An expression describes a computation without running it.
import xorq.api as xo
from xorq.caching import ParquetCache
expr = (
xo.deferred_read_parquet("sales.parquet")
.filter(xo._.amount > 100)
.group_by("region")
.agg(total=xo._.amount.sum())
.cache(ParquetCache.from_kwargs())
)
result = expr.execute()Nothing runs until .execute(). The expression is a graph of operations that can be inspected, hashed, and serialized before any data moves.
.cache() marks a point in the graph where results are stored. The cache key is derived from the expression itself. Same expression, same key. Change the expression, the key changes and the cache recomputes automatically.
No naming scheme. No expiration timers. No invalidation logic.
Expressions can span databases. .into_backend() moves data between engines using Arrow — no temp files, no serialization code.
pg = xo.postgres.connect_env()
duckdb = xo.duckdb.connect() # or xo.snowflake.connect_env(), xo.databricks.connect_env()
# only this line changes — none of the code below
expr = (
pg.table("users")
.filter(xo._.active == True)
.into_backend(duckdb)
.group_by("region")
.agg(count=xo._.id.count())
)The filter runs in Postgres. The aggregation runs in DuckDB. One expression, two engines. Swap duckdb for Snowflake or Databricks and nothing else changes.

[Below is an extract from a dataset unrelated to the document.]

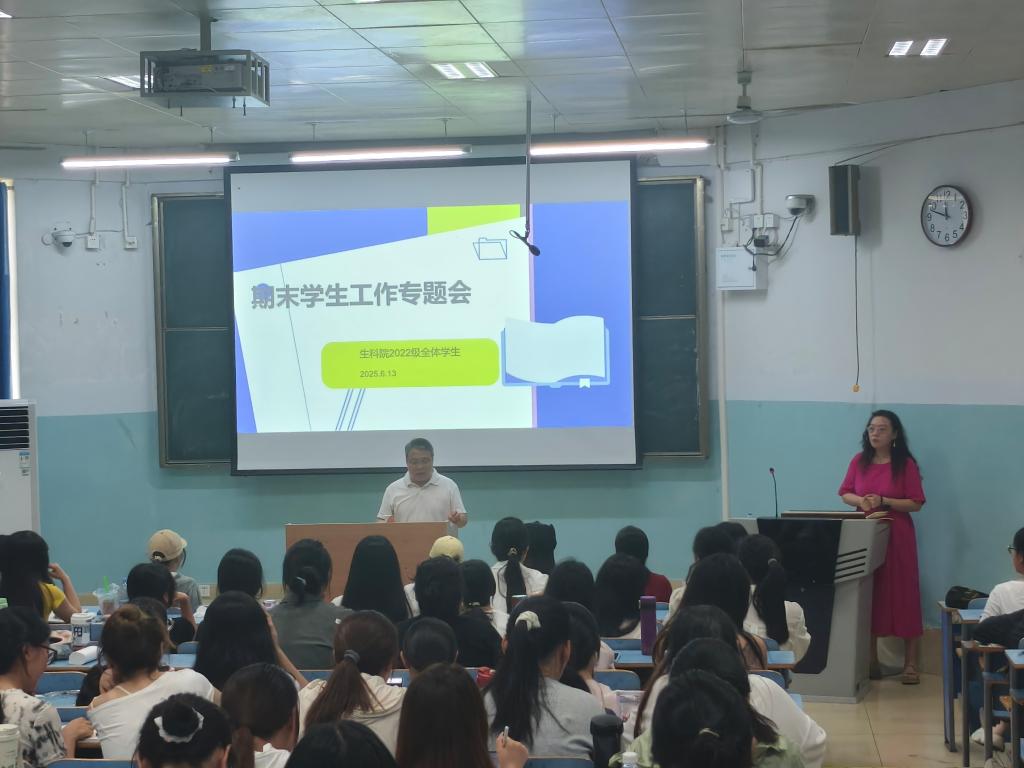图示, 示意图&#10;&#10;中度可信度描述已自动生成:ver1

xorq build compiles an expression into a self-contained artifact — a directory containing the computation graph as YAML, connection profiles, and any snapshotted data. The directory name is a hash of the expression. Same expression, same hash.
xorq build pipeline.py -e expr
# builds/28ecab08754e
xorq run builds/28ecab08754e -o output.parquetYou can diff builds, check them into version control, or send them to another machine. xorq run reconstructs the expression from the artifact and executes it.
The catalog is a git-backed registry for build artifacts.
xorq catalog add builds/28ecab08754e --alias sales-summary
xorq catalog pushYour teammate pulls:
xorq catalog pull
xorq catalog list-aliases
# sales-summaryEvery add, remove, and alias change is a git commit. Versioning, history, and collaboration come from git itself. No external metadata service.
Every output column can be traced back through the expression graph to its source.
xorq lineage sales-summaryLineage for column 'total':
Field:total #1
└── Aggregate #2
└── Sum #3
└── Field:amount #4
└── Filter #5
└── Read:sales.parquet #6
Lineage is a property of the expression, not a separate system to deploy.
For AI coding agents, the catalog is shared memory across sessions. An agent searches existing entries before computing anything new. If a prior session already answered the question, it’s a cache hit. If not, the agent composes a new expression from existing parts, executes it, and adds the result. The next session builds on that.
session 1: agent computes churn-by-channel → adds to catalog
session 2: same question → cache hit, no recomputation
session 3: related question → extends existing entry
The hash is the handshake. Agents don’t need to know who computed an entry or when. Same expression, same hash, same result.
Not an orchestrator. Xorq doesn’t schedule pipelines or manage retries. Use Airflow, Dagster, or cron for that.
Not a streaming engine. Xorq is batch-oriented. Use Kafka or Flink for real-time event processing.
Not a database. Xorq composes across databases. It doesn’t replace them.